Agus Rahmat, Foe Peace Simbolon
·Bacaan 2 menit

VIVA – Kepala Bidang Hubungan Masyarakat Polda Metro Jaya, Komisaris Besar Polisi Yusri Yunus menyebut pihaknya telah membentuk tim khusus guna memberangus sindikat mafia tanah.

Baru-baru ini, persoalan mafia tanah menyasar ibu mantan Dubes Indonesia untuk Amerika Serikat, Dino Patti Djalal. Yusri menyebut tim khusus yang dibentuk merupakan tim gabungan. Bukan hanya beranggotakan polisi, Polda Metro Jaya juga menggandeng pihak dari Badan Pertanahan Nasional (BPN) dalam tim tersebut.

"Yang pertama dari penyidik Ditkrimum Polda Metro Jaya kemudian melibatkan tim Satgas Mafia Tanah Pusat dan BPN Pusat," ujar Kombes Yusri Yunus, di Markas Polda Metro Jaya, Selasa 16 Februari 2021.

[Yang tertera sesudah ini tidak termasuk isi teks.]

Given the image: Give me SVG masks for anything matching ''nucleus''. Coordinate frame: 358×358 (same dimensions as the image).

Baca juga: Polres Binaan Irjen Fadil Tak Ada yang Dapat Predikat A

Kata Yusri, tim ini adalah gagasan Kapolda Metro Jaya Inspektur Jenderal Polisi Fadli Imran. Fadil memberikan perhatian khusus terhadap kasus mafia tanah di Ibu Kota dan daerah penyangga. Mantan Kapolda Jawa Timur tersebut mau praktik seperti ini tidak terjadi lagi.

"Ini memang jadi bahan perhatian Pak Kapolda untuk segera membentuk tim dan tim ini sudah bergerak," ucap Yusri.

Dalam kasus Dino Patti Djalal, sebelumnya diungkap kasus pencurian sertifikat rumah keluarganya. Dino mengatakan pencurian sertifikat rumah sangat terencana dan sistematis.

Melalui akun twitter pribadinya, Dino berbagi cerita soal aksi penjarahan oleh para komplotan pencuri sertifikat rumah milik ibunya di kawasan Antasari, Jakarta Selatan. Hingga rumah ibunya tersebut tiba-tiba beralih kepemilikan.

"Tahu2 sertifikat rumah milik Ibu saya telah beralih nama di BPN padahal tidak ada AJB, tidak ada transaksi, bahkan tidak ada pertemuan apa pun dgn Ibu saya," tulis Dino melalui akun twitter pribadinya, Selasa malam, 9 Februari 2021.

Dia menyebut modus komplotan pencuri sertifikat rumah itu adalah mengincar target, membuat KTP palsu, berkolusi dengan broker hitam dan notaris bodong, memasang figur-figur mirip foto di KTP yang dibayar untuk berperan sebagai pemilik KTP palsu.

"Komplotan ini sudah secara terencana menargetkan sejumlah rumah ibu saya yang sudah tua," ujarnya.